What this task involves: Write out, exactly as they appear, only the lines running from the line with "At what distance from the" to the final line of the listing; include both.
▬▬▬▬▬▬
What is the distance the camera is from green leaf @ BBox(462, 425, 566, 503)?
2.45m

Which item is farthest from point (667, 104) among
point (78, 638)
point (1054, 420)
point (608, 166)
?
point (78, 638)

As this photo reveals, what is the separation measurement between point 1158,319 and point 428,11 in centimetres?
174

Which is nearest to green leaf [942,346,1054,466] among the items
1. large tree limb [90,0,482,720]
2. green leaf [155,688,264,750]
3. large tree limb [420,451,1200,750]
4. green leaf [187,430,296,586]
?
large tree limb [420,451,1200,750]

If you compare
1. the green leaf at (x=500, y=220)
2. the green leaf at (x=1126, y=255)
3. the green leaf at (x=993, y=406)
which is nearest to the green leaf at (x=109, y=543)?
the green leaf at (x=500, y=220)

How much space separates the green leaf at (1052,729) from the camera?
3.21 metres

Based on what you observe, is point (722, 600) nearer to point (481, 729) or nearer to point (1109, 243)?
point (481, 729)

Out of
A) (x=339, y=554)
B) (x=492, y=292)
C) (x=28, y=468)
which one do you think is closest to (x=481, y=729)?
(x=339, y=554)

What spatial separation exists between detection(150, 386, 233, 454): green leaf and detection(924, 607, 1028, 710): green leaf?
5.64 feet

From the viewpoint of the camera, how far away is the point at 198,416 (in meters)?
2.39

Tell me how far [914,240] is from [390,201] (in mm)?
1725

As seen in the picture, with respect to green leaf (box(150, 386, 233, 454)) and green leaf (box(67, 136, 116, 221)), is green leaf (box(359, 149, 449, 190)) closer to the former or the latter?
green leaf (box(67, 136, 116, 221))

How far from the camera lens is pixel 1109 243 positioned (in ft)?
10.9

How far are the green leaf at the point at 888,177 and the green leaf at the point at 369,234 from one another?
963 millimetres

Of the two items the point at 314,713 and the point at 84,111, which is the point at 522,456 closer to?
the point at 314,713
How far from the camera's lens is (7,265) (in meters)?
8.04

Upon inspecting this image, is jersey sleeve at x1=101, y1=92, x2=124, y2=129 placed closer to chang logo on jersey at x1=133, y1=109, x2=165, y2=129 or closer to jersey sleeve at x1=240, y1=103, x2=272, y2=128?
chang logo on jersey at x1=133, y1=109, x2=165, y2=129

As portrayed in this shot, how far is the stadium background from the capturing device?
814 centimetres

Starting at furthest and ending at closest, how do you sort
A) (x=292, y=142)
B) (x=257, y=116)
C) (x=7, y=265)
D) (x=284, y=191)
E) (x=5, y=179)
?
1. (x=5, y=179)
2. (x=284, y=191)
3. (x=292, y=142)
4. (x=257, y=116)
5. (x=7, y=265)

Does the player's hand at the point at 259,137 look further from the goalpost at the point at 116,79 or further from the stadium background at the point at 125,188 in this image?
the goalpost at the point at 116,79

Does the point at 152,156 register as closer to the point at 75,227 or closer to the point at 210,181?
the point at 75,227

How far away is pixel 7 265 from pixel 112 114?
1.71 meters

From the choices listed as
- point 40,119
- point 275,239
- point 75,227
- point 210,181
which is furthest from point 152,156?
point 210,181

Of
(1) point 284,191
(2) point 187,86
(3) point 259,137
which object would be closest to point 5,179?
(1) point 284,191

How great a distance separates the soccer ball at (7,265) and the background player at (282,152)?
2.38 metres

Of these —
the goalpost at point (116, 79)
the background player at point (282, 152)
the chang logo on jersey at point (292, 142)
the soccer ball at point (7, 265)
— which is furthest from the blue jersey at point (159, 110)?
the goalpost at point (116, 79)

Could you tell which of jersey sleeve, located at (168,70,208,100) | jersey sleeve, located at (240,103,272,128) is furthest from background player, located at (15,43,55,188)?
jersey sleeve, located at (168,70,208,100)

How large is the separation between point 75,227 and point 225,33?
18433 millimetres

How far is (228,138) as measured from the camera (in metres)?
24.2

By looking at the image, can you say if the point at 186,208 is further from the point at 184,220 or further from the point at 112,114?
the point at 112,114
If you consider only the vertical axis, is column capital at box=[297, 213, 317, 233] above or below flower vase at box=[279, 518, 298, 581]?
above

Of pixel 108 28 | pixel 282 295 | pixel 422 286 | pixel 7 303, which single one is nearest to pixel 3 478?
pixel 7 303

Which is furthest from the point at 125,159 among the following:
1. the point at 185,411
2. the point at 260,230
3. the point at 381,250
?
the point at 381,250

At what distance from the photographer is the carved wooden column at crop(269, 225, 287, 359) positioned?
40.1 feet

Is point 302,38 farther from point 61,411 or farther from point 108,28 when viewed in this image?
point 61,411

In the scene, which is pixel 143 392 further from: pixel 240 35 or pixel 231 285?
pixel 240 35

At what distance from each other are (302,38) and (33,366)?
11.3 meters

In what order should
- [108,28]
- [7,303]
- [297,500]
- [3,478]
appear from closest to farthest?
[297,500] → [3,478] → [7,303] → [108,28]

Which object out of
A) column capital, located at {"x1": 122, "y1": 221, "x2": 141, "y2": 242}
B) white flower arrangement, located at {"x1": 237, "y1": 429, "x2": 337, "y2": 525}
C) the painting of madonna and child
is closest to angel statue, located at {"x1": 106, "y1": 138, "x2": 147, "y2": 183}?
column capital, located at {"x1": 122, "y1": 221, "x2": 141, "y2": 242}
▬▬▬▬▬▬
Finished answer:
At what distance from the photographer is the carved wooden column at crop(269, 225, 287, 359) positioned?
40.1 feet

Is point 302,38 farther from point 61,411 or farther from point 108,28 when viewed in this image?
point 61,411

In the scene, which is pixel 143 392 further from: pixel 240 35 or pixel 231 285?
pixel 240 35

At what distance from each other are (302,38) and (33,366)?
11.3 meters

In what order should
- [108,28]
- [7,303]
- [297,500]
- [3,478]
appear from closest to farthest?
[297,500] → [3,478] → [7,303] → [108,28]

Which object out of
A) column capital, located at {"x1": 122, "y1": 221, "x2": 141, "y2": 242}
B) white flower arrangement, located at {"x1": 237, "y1": 429, "x2": 337, "y2": 525}
C) the painting of madonna and child
is closest to angel statue, located at {"x1": 106, "y1": 138, "x2": 147, "y2": 183}?
column capital, located at {"x1": 122, "y1": 221, "x2": 141, "y2": 242}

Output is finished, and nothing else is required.